What you need to do:
Would you retype exactly the lines from the one containing "United States, site archbold_FL-04." through the last line of the records below, and nothing else?

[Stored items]
####
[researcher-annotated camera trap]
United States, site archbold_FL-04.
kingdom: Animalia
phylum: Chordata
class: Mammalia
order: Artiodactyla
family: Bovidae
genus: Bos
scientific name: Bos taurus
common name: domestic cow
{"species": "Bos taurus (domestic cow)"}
####
Task output:
United States, site archbold_FL-04.
kingdom: Animalia
phylum: Chordata
class: Mammalia
order: Artiodactyla
family: Bovidae
genus: Bos
scientific name: Bos taurus
common name: domestic cow
{"species": "Bos taurus (domestic cow)"}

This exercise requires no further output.